*Page*
--- begin ---
In voice transmission applications, such as WAMR and/or AMR in
WCDMA, the physical constraints may be similar to those utilized in
general speech applications. Physical constraints may comprise gain
continuity, monotonous behavior, and smoothness in inter-frames or
intra-frames, pitch continuity in voice inter-frames or
intra-frames, continuity of line spectral frequency (LSF)
parameters and format locations that are utilized to represent
speech. Moreover, WCDMA speech application may utilize redundancy,
such as with CRC, as a physical constraint. For example, WCDMA
application with adaptive multi-rate (AMR) coding may utilize 12
bits for CRC.
[0044] The CRC may be used, for example, for voice data in channel
A, while data in channels B and C may not be protected by CRC.
However, all three channels A, B, and C may be protected by
convolutional coding. An embodiment of the invention may utilize
the maximum-likelihood sequence estimate (MLSE) for a bit-sequence
for decoding convolutional encoded data.
[0045] Regarding the frame process operation of the decoder 100,
another approach for decoding convolutional encoded data may be to
utilize a maximum a posteriori probability (MAP) algorithm. This
approach may utilize a priori statistics of the source bits such
that a one-dimensional a priori probability, p(b.sub.i), may be
generated, where b.sub.i corresponds to a current bit in the
bit-sequence to be encoded. To determine the MAP sequence, the
Viterbi transition matrix calculation may need to be modified. This
approach may be difficult to implement in instances where the
physical constraints are complicated and when the correlation
between bits b.sub.i and b.sub.j may not be easily determined,
where i and j are far apart. In cases where a parameter domain has
a high correlation, the MAP algorithm may be difficult to
implement. Moreover, the MAP algorithm may not be utilized in cases
where inherent redundancy, such as for CRC, is part of the physical
constraints.
--- end ---
*Given data*
--- begin ---
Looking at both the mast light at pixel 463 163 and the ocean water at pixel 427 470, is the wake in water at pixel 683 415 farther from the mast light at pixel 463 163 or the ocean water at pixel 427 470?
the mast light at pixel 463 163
--- end ---
*Stated problem*
Write out the part of the patent text on decoding WCDMA voice data starting with "parameters and format" and going on through "convolutional encoded data.". The listing has nothing to do with what is asked here.

*Exercise result*
parameters and format locations that are utilized to represent
speech. Moreover, WCDMA speech application may utilize redundancy,
such as with CRC, as a physical constraint. For example, WCDMA
application with adaptive multi-rate (AMR) coding may utilize 12
bits for CRC.
[0044] The CRC may be used, for example, for voice data in channel
A, while data in channels B and C may not be protected by CRC.
However, all three channels A, B, and C may be protected by
convolutional coding. An embodiment of the invention may utilize
the maximum-likelihood sequence estimate (MLSE) for a bit-sequence
for decoding convolutional encoded data.